# Development

Agreement and policy: https://developer.twitter.com/en/developer-terms/agreement-and-policy

In [1]:
import os
os.chdir('..')

import tweepy
import requests
import psycopg2
import pandas as pd

from authenticators import (
    TwitterAuthenticator, RDSAuthenticator
)

twitter = TwitterAuthenticator()
client = tweepy.Client(bearer_token=twitter.bearer_token)

rds = RDSAuthenticator()
connection = psycopg2.connect(
    host = rds.host,
    port = rds.port,
    database= rds.database,
    user = rds.user,
    password = rds.password
)
connection.autocommit = True
cursor = connection.cursor()

¿En qué necesito pensar?

- Conectarme a RDS
- Esquema para extraer datos uniformemente durante los últimos 7 días
- Establecer qué políticos tomar en cuenta.

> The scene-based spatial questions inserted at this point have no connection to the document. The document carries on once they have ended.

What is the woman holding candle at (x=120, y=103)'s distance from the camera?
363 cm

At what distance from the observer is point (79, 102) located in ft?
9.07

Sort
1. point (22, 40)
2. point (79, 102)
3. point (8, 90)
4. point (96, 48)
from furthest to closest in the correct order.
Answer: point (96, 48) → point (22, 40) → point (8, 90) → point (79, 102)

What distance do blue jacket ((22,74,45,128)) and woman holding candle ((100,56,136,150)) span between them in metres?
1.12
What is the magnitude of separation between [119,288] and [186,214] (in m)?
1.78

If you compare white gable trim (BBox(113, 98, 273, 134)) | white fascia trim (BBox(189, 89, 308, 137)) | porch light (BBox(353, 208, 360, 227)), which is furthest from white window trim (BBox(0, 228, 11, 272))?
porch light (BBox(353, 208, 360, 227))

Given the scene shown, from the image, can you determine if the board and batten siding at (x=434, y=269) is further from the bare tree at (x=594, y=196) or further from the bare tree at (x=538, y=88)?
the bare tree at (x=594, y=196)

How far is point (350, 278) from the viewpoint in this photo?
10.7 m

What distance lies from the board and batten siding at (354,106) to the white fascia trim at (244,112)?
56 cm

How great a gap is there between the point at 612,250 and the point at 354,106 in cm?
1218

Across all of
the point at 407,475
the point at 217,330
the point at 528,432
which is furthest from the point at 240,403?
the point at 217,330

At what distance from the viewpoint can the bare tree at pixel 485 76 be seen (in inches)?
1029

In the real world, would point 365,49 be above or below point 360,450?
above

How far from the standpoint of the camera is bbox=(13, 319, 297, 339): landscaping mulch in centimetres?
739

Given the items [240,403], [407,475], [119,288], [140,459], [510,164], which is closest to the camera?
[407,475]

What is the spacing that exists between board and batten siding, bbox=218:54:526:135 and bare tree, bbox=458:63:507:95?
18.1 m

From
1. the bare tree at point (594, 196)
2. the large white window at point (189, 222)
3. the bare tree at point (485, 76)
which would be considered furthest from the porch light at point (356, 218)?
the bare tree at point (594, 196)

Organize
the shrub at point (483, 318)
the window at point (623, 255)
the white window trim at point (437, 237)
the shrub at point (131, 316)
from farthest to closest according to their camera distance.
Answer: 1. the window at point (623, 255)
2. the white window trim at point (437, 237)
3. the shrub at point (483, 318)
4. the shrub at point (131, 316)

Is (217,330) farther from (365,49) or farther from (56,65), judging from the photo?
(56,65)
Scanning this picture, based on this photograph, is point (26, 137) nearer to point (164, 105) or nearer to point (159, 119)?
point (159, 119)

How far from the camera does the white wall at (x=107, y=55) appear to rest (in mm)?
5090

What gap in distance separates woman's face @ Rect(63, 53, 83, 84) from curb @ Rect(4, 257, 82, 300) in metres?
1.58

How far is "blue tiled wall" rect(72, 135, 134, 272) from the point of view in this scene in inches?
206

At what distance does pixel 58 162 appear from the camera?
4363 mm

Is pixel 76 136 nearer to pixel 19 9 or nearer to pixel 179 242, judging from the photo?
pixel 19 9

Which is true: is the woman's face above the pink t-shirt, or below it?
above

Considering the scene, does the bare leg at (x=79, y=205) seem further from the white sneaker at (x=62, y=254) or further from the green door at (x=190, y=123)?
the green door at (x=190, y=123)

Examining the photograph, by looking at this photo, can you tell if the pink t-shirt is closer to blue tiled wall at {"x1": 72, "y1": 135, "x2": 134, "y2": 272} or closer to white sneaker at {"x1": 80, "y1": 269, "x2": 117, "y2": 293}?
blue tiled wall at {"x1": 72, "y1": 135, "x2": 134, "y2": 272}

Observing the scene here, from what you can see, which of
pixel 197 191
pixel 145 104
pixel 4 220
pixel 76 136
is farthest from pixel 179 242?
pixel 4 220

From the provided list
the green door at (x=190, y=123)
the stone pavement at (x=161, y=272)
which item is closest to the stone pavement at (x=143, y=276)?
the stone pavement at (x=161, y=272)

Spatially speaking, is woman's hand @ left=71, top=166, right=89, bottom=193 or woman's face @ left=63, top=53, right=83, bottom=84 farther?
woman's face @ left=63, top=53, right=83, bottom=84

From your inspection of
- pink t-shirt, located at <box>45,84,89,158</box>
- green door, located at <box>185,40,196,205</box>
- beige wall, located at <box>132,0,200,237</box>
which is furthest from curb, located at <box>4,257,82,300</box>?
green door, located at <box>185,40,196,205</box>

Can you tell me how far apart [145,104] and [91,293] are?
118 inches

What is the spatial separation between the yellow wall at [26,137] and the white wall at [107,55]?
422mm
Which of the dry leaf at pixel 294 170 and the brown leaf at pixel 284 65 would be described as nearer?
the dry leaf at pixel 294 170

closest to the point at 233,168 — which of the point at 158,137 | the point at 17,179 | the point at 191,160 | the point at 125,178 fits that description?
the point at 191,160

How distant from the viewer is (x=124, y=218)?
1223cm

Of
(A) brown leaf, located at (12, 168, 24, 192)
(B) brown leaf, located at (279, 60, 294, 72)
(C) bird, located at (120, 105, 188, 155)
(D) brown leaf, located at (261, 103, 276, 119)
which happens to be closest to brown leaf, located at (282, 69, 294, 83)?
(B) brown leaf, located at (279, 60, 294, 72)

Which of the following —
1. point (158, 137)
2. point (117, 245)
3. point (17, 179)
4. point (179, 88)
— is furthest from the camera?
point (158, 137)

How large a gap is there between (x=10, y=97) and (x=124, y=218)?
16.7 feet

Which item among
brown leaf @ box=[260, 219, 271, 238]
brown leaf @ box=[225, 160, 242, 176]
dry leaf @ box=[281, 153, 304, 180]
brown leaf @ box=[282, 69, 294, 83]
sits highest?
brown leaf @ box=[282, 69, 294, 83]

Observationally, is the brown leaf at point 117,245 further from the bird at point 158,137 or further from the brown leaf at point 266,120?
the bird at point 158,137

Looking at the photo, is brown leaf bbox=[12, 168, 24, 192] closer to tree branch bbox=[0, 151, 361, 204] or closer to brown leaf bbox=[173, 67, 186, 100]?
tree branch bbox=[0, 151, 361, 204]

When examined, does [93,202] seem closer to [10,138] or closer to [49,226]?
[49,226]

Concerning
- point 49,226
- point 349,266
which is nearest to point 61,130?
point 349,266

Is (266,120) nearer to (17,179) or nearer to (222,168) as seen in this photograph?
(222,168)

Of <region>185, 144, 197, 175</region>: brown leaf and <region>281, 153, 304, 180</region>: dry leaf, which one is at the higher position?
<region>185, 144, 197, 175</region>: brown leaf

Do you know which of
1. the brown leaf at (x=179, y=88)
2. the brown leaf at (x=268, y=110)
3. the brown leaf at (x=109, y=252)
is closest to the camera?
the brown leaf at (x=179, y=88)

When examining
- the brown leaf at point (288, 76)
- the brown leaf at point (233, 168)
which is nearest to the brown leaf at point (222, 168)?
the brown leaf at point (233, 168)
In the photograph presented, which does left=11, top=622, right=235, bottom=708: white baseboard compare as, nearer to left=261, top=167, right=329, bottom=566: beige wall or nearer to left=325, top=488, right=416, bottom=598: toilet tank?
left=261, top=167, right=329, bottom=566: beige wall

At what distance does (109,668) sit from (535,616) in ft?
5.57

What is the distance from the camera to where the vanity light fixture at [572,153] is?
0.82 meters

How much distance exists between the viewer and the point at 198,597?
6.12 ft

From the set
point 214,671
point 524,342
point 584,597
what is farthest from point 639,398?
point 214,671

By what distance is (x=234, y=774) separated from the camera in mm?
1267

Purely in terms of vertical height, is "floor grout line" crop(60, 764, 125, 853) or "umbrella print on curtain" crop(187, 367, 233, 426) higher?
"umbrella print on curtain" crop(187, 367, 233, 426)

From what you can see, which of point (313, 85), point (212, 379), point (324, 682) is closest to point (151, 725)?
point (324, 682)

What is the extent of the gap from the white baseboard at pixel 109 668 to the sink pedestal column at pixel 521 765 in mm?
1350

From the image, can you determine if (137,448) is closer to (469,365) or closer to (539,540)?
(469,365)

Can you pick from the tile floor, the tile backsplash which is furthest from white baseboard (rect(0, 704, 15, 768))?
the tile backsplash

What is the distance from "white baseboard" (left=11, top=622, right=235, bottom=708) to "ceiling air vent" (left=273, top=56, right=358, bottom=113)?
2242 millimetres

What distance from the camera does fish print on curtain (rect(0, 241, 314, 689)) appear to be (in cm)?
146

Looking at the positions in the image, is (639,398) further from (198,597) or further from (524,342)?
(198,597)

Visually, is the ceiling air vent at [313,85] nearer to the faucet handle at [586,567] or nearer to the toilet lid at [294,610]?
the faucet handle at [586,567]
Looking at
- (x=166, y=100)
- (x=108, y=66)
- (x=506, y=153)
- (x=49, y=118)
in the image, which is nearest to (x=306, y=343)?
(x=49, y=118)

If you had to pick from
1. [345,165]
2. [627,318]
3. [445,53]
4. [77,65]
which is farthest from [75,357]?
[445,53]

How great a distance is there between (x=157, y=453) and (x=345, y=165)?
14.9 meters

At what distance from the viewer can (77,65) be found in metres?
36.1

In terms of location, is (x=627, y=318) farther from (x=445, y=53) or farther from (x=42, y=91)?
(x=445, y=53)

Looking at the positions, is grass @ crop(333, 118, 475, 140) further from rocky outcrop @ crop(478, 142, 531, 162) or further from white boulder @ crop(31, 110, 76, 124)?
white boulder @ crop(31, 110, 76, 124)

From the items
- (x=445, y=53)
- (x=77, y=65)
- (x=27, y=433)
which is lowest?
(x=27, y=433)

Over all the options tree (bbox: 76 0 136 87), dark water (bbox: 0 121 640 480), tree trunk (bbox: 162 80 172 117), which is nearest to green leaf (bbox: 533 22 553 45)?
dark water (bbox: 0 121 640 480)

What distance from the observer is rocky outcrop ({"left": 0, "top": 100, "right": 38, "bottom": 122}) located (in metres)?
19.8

Scrape the list from here: https://es.wikipedia.org/wiki/Elecciones_generales_de_Guatemala_de_2023
- ¿Guardar los datos en una base de datos SQL local?


## Get tweets

In [None]:
def get_tweets(query: str, start_time: str, end_time: str, max_results: int) -> requests.Response:
    query = query = f"{query} -is:retweet -is:reply"
    tweets = client.search_recent_tweets(
        query = query,
        start_time = start_time,
        end_time = end_time,
        max_results = max_results,
        tweet_fields = [
            "id", "author_id", "created_at", "text", 
            "public_metrics", "possibly_sensitive", "lang"
        ],
        user_fields = [
            "id", "username", "name", "location", "created_at", "description", 
            "profile_image_url", "verified", "public_metrics"
        ],
        expansions = [
            "author_id", "referenced_tweets.id"
        ]
    )
    return tweets

## Process them into DataFrames

In [None]:
class TwitterDataCleaner:
    def __init__(self, tweets: requests.Response):
        self.tweets = tweets
        self.df = None

    def clean(self) -> pd.DataFrame:
        self.extract_tweet_data()
        self.extract_user_data()

        tweets_df, users_df = self.segregate_data()
        return tweets_df, users_df

    def extract_tweet_data(self):
        tweet_data = []
        for tweet in self.tweets.data:
            tweet_dict = {key: getattr(tweet, key) for key in tweet.data.keys()}
            public_metrics = tweet_dict.pop('public_metrics')
            tweet_dict.update(public_metrics)
            tweet_data.append(tweet_dict)

        self.df = pd.DataFrame(tweet_data)

    def extract_user_data(self):
        users = {user.id: user for user in self.tweets.includes['users']}
        for key, user in users.items():
            user_data = {f"user_{key}": getattr(user, key) for key in user.data.keys()}
            public_metrics_user = user_data.pop('user_public_metrics')
            user_data.update({f"user_{k}": v for k, v in public_metrics_user.items()})
            users[key] = user_data

        self.df['user_data'] = self.df['author_id'].apply(lambda x: users[x])

        user_columns = pd.json_normalize(self.df['user_data']).columns
        for col in user_columns:
            self.df[col] = self.df['user_data'].apply(lambda x: x.get(col, None))

        self.df = self.df.drop(columns = ['user_data'])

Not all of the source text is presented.